_Page_
-*-*-

That leads them to a house where the ticket holders live.  Chuck is too shy to go to the door and asks Linus to do it.  A girl (Nicole Eggert) answers the door and she's interested when Linus tells her Charlie Brown has a crush on her.  Chuck signals to Linus that this is the wrong girl.  The boys learn that this girl was not at the game, but a relative used her family's tickets.


They visit the relative's house.  For the second time, Charlie Brown gets Linus to do the talking.  Once again, they find a girl, but not the right girl.  This girl (Melissa Strawmeyer) is a teenager, much older than the girl Chuck saw on TV.  This girl is also interested when she hears someone is in love with her, but she tells them to take off when she sees Charlie Brown is a "little kid."


Before they depart, the teen girl gives them another lead.  She says they should visit Happy Valley Farm, which is out in the country.  Charlie Brown is ready to give up, but Linus talks him into continuing the quest.


When Chuck and friends arrive at Happy Valley, They encounter a rather fierce bobcat!


Linus eventually knocks on the door and a girl (Jennifer Gaffin) answers.  Charlie Brown recognizes her from the game and tries to signal to Linus.  But Linus is too distracted when he realizes this girl also has a security blanket!


We learn her name is Mary Jo and they hit it off immediately.  Chuck signals that this is the girl he saw on television, but Linus is oblivious and is invited into Mary Jo's home.  Charlie Brown waits outside, hoping Linus is telling Mary Jo about him.


Will Linus tell Mary Jo how Charlie Brown feels about her?  Will Charlie Brown summon up the courage to tell her himself?

Review:
I'll just cut to the chase and say this is the weakest Charlie Brown special I've seen since I started this blog.  Charlie Brown comes off as borderline creepy and obsessed in Someday You'll Find Her, Charlie Brown.


Is it believable that someone could fall "in love" with someone they saw for a few seconds and hadn't even met?  Yes, but it would have been a good time for Linus (usually the most introspective member of the Peanuts cast) to explain the difference between love and infatuation.  Linus briefly mentions that Chuck falls "in love every week," but that's the only nod to sanity here.


It's also somewhat disturbing to hear Charlie Brown use the phrase "honey shot."  If you've never heard of that before, a honey shot is a term used in sports broadcasting for closeups of attractive women in the crowd.  This first came to prominence in football games in the 1970s, most notably on Monday Night Football.


Making matters worse, the only regular Peanuts cast members featured are Charlie Brown, Linus, Snoopy and Woodstock.   I love those characters, but part of the fun of these specials is watching them interact with other characters.  We don't get to see Sally, no Peppermint Patty, No Lucy, no Schroeder, etc.

-*-*-

_Instructions for the task_
In the review, which farm does the teenage girl tell Charlie Brown and Linus to visit?

_Supplied material_
-*-*-

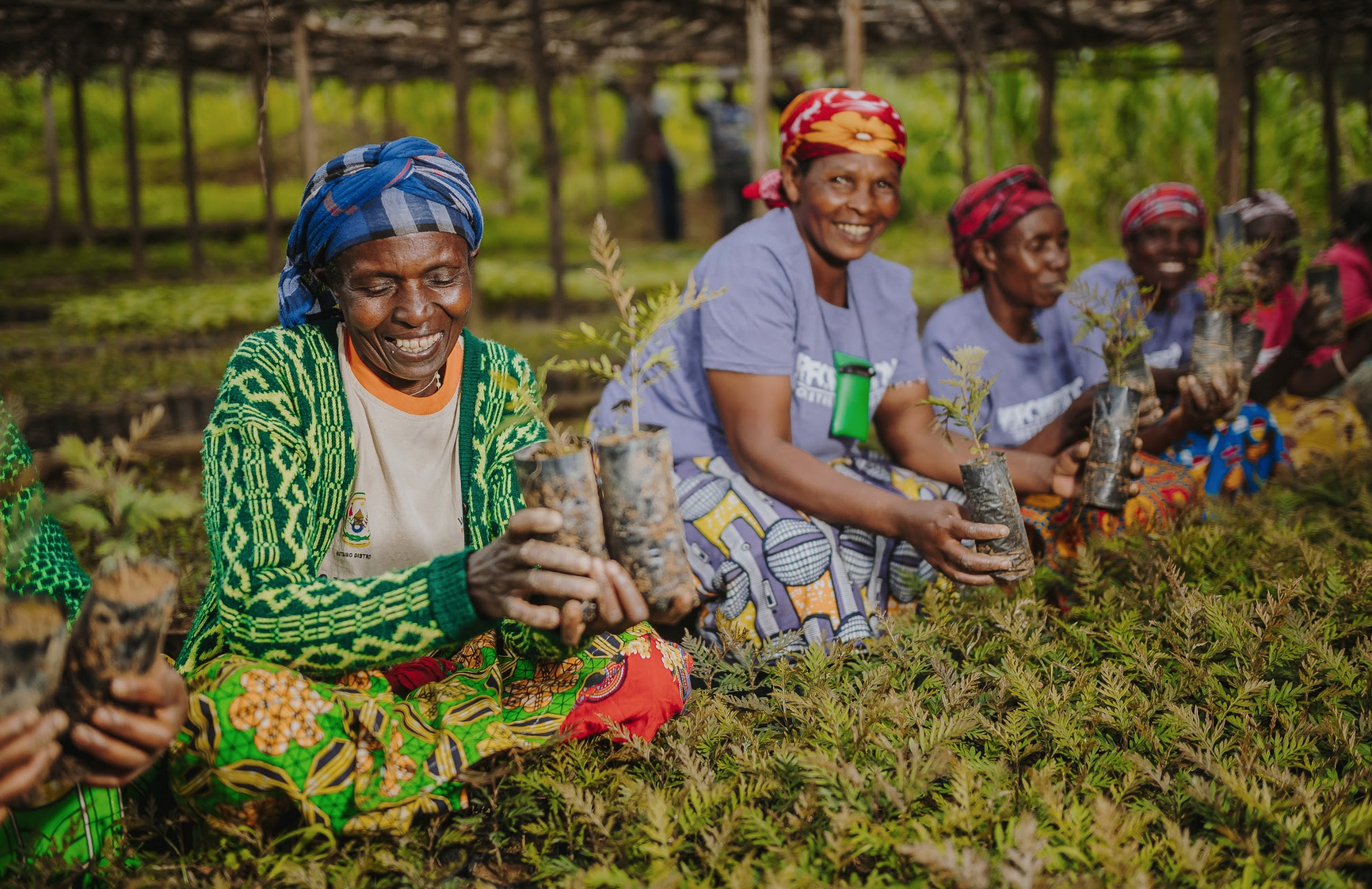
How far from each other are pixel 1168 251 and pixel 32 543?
399cm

-*-*-

_Task response_
Happy Valley Farm